Instruction: Please carry over the part of the entries that opens with the line containing "Which entity from" and closes with the last line of the entries, both ends included. Keep every line as it stands, except add 34 to each number in the answers, both the coordinates and the distance.

>> start

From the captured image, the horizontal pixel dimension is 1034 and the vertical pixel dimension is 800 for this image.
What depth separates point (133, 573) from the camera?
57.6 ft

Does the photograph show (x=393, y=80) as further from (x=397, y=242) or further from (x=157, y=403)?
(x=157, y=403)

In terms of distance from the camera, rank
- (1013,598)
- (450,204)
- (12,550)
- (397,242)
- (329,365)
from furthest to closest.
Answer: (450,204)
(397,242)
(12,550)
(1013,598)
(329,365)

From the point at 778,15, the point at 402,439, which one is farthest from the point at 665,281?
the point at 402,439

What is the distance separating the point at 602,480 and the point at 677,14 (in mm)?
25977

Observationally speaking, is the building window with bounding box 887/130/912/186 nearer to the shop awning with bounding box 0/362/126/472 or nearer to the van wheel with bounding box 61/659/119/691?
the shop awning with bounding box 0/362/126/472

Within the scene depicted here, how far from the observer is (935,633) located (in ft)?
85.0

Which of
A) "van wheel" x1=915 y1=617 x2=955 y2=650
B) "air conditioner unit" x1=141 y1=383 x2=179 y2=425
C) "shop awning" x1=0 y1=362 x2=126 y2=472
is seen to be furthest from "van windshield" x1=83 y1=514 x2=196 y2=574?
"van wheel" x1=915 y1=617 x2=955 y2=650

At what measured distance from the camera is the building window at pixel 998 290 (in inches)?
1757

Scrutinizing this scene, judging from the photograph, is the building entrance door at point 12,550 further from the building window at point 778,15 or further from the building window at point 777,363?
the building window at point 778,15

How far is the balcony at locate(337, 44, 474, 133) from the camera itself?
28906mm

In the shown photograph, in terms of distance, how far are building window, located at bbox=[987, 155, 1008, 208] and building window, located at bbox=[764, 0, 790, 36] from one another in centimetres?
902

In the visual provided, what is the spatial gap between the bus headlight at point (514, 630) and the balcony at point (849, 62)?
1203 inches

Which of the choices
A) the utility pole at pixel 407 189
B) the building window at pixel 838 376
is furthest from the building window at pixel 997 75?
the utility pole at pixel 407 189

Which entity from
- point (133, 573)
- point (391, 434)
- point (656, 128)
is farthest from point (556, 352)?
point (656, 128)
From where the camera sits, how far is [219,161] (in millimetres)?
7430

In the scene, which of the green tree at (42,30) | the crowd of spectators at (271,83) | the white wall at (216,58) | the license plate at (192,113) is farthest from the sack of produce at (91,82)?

>> end

Result below:
Which entity from
- point (133, 573)
- point (391, 434)
- point (656, 128)
is farthest from point (556, 352)?
point (690, 162)
From where the camera sits, how far is [219,161] (in millimetres)?
7464

In the scene, which of the green tree at (42,30) | the crowd of spectators at (271,83) | the white wall at (216,58) | the license plate at (192,113) is farthest from the sack of produce at (91,82)?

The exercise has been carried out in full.